The city has become an important staging post on the trail leading to refugee camps inside Turkey and for taking supplies and recruits arriving from across the border in the other direction towards the front line. Having failed to hold on to Azaz, the Assad regime is now attempting to dislodge the FSA by terrorising the local civilian population.
“It was around four o’clock in the afternoon, everything was quiet, there were no fighters around. I was up on the roof with my wife fixing the water tank, when she told me to look up. I saw a Mig jet coming straight for us, then there was a huge flash and the earth trembled. The next thing I knew, we were tumbling through the rubble,” he says.

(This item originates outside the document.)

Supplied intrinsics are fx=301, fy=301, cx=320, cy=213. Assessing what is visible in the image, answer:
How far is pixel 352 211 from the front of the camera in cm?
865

To make matters worse, the family farm is situated right next to the Minakh airbase and therefore unreachable. “Snipers cover every direction for 2km and anyone who approaches is shot on sight. We’ve been left with no option but to let the crops dry out and perish,” he says. “First the airbase took our livelihood, then they sent a plane to take our home. Where will we live now? What will we eat? Have you ever seen a dictator as evil as Bashar?”
Like Londoners during the Blitz, the population here is being subjected to a constant and arbitrary campaign of air strikes by Assad’s warplanes. The towns targeted are those located in a tiny slice of the country north of Aleppo which has wrested itself free of the regime and is currently governed by the FSA. But the victims are civilians like Yusuf, as the regime’s planes aim for residential areas with almost no strategic military value, in flagrant violation of the UN Charter and article 3 of the Geneva Conventions.
Employing tactics rarely seen since the second World War, Assad’s forces often follow up the bombings with a practice known as strafing: low-flying aircraft swoop in and attack with machine gun fire buildings where residents have sought refuge.
The campaign is particularly fierce in areas at the edge of the FSA’s sphere of influence, such as the town of al-Bab, on the northeastern outskirts of Aleppo, where activists say between 19 and 25 people were killed by a single strike last week. Local residents claim this town is targeted on a daily basis because of the high number of demonstrations that took place against Assad.